| von Jürgen Gutmayr

Martin Brzezinski ist Dreher des Jahres 2020. Doch auch seine vier Mitstreiter überzeugten mit Meisterleistungen. Und letztendlich waren alle Teilnehmer Sieger.

Pünktlich um 9:30 Uhr fiel der Startschuss zum Branchenevent Dreher des Jahres 2020 in Villingendorf, der diesmal im Rahmen der Citizen-Maschinenwochen am 17. September stattfand. Normalerweise ist die Messe AMB in Stuttgart seit nunmehr 18 Jahren die Plattform für diesen Event, doch Markus Reissig, Geschäftsführer der Citizen Machinery Europe GmbH, Hauptsponsor der Veranstaltung in diesem Jahr, entschied sich auf Grund der Situation bereits im Frühjahr für diesen Austragungsort im Citizen Technologiezentrum.

Und die Entscheidung war goldrichtig, denn zahlreiche Besucher waren an diesem Tag vor Ort und wohnten dem Wettbewerb bei. Ohne Zweifel war der Dreher des Jahres 2020 einer der spannendsten Contests in den vergangenen 18 Jahren.


Nach der Auslosung der Reihenfolge durch Claus Wilk, Chefredakteur des Fachmagazins fertigung, stieg die Spannung. Als Erster sollte Danny Schrödel an die Maschine, dann Siegfried Kersch, Martin Brzezinski, Jürgen Munderich und zum Schluss Manuel Roth. Apropos Drehmaschine: Die Wettbewerbsmaschine war einer der am Markt beliebten Kurzdreher BNA42MSY Miyano. Der Revolver verfügt über eine Y-Achse und ermöglicht das Schalten der Zwischenstationen. Die Steuerung ist von Mitsubishi.

 

Kurzdreher Citizen BNA42MSY Miyano
Die Wettbewerbsmaschine: Kurzdreher Citizen BNA42MSY Miyano. – Bild: fertigung

Welche Herausforderungen für die Teilnehmer gab es?

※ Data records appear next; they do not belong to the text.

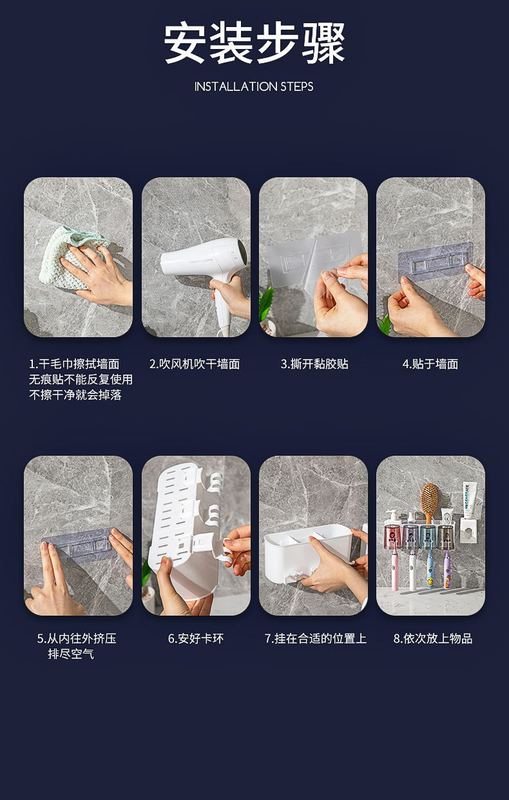 安装步骤

INSTALLATION STEPS

1.干毛巾擦拭墙面
无痕贴不能反复使用
不擦干净就会掉落

2.吹风机吹干墙面

3.撕开黏胶贴

4.贴于墙面

5.从内往外挤压
排尽空气

6.安好卡环

7.挂在合适的位置上

8.依次放上物品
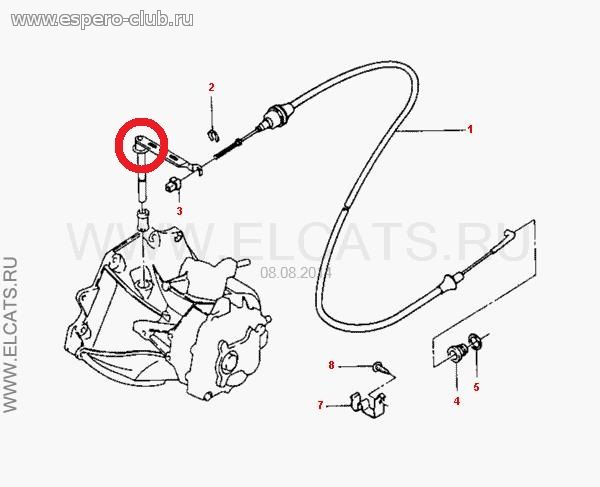 www.espero-club.ru

2

1

3

WWW.ELCATS.RU

08.08.2014

WWW.ELCATS.RU

8

7

4

5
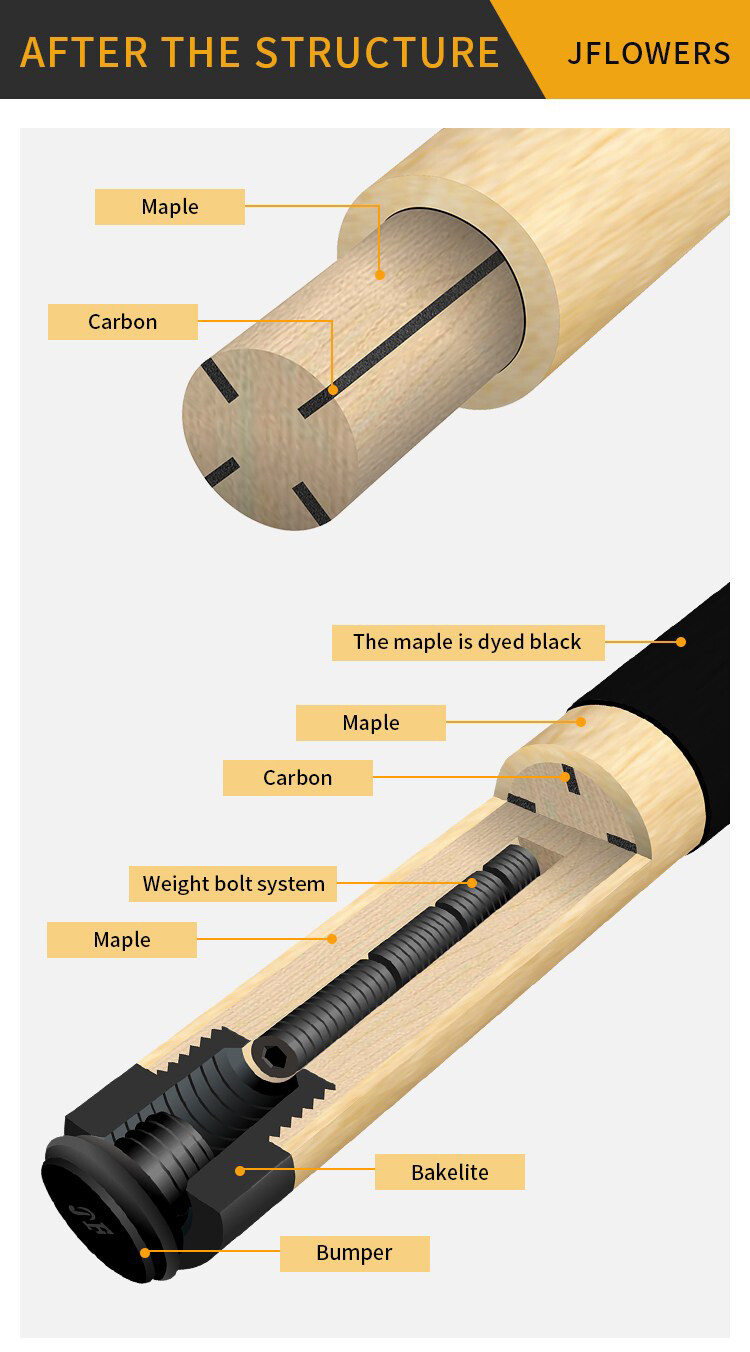 AFTER THE STRUCTURE

JFLOWERS

Maple

Carbon

The maple is dyed black

Maple

Carbon

Weight bolt system

Maple

Bakelite

Bumper

JF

Die erste Hürde war das Programmieren des Werkstücks. Ein Messingteil mit Innenbearbeitung und einem Außengewinde, dazu ein Sechskant – so ganz grob die Beschreibung. Was sich auf den ersten Blick als unkompliziert darstellte, erwies sich in der Umsetzung der Programmierung dann doch als schwierig. Danny Schrödel, Newcomer bei diesem Event, meisterte den ersten Step und kam nach einer Stunde an die Maschine. Nach 1 Stunde und 12 Minuten war es dann soweit: Er brachte ein fertiges Teil von der Maschine und zeigte sich mehr als zufrieden. Denn Schrödel stand schon lange nicht mehr an der Maschine. In seinem Beruf ist er Werkzeugspezialist bei Iscar und berät Kunden. Doch er bewies, dass er es noch richtig drauf hat.

"Nervosität – was ist das!", sprach lachend Siegfried Kersch, der als Zweiter zur Praxisaufgabe kam. Der Routinier und zweimalige Sieger des Wettbewerbs wurde bereits im Vorfeld von allen unter der Hand als Sieger gehandelt. Doch ähnlich wie in der Formel 1 können auch Siegertypen wie Lewis Hamilton mal Fehler unterlaufen. So auch "Siegi" – beim Programmieren lief es nicht rund und dann auch noch auf der Maschine. Der vormalige Champion konnte im gesteckten Zeitrahmen diesmal leider kein fertiges Teil abliefern.

Dann ging Martin Brzezinski an den Start. Der jüngste Teilnehmer arbeitet bei Heimatec und ist passionierter Dreher. Programmieren war topp und an der Maschine konnte er ein perfektes Teil abliefern. Michael Neitzel und Michael Roth, die von Citizen den Ablauf an der Maschine überwachten zeigten sich zufrieden. Und auch von Pius Weber, der in der Jury den Verband der Drehteilehersteller vertrat, kam ein optimistischer Blick.

Jürgen Munderich und Manuel Roth waren ebenfalls schon mal dabei, konnten aber diesmal beide kein fertiges Bauteil abliefern. Probleme gab es bei der Programmierung – und dann alles unter Zeitdruck. Beim Ergebnis lagen sie knapp auseinander.


Gegen 17:30 Uhr zog sich die Jury dann zur finalen Besprechung und Begutachtung der Werkstücke zurück. Klare Entscheidung: Martin Brzezinski holte sich den ersten Platz, gefolgt von Danny Schrödel, Manuel Roth, Jürgen Munderich und Siegfried Kersch.


Letztendlich sind alle Sieger und haben den Contest Dreher des Jahres 2020 mit Bravour gemeistert.